Indeed, he saw one of the  greatest signs of his Lord. (53:18)
la-qad ra'a min ayati  Rabbi-hi 'l-kubra.

Existentialism occurs not just when the seeker no longer seeks togetherness with the Besought, but when the seeker confines her or his search to the speculations of the intellect. Solipsism, or recursive thinking manifested as recurrent dilemma within human horizons, is the result.

Dr Carret in his dialogue with Sheikh Ahmad al-Alawi, translated by Martin Lings in his A Sufi Saint of the Twentieth Century (p. 28) says that when he described his idea of the spirit as not eternal and as being only an embodiement of "the sum total of acquired ideas", the Sheikh pointed out that what was lacking in him was "the desire to raise the Spirit above yourself". In another exchange when the Sheikh asked Dr Carret if he believed in God to which the doctor replied that God, as the Prinicple that created and gave meaning to existence, was essentially unknowable (while saying that if he were to believe in God he would devote himself not to the world but to the next life), the Sheikh replied: "It is a pity that you will not let your Spirit rise above yourself. But whatever you may say and whatever you may imagine, you are nearer to God than you think." (p. 29)

I raise all this not to question anyone's faith, least of all Ali's, and not make the point that everyone knows that we didn't choose to be here, but that God chose for us to be here.

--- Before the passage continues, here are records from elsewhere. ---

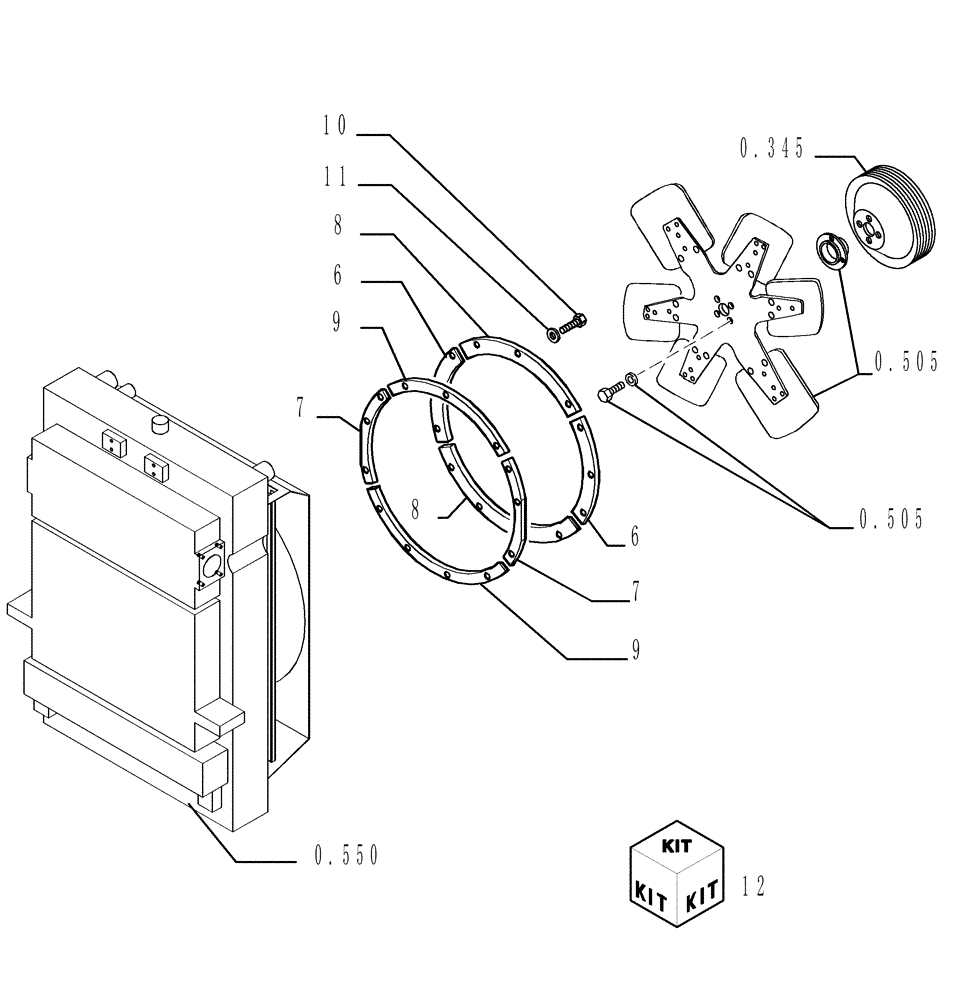 10
11
8
6
9
7
0.345
0.505
0.505
8
6
7
9
0.550
KIT
KIT KIT
12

It is rather to say this:

Faith is about the soul rising above the dilemmas of the self to fulfil the covenant and to know God by achieving "togetherness"; existentialism is a personal philosophy centred on remaining within those dilemmas of the self.

If there is an Islamic rationale for solipsism, I'd like to know what it is, but I doubt that it would add up.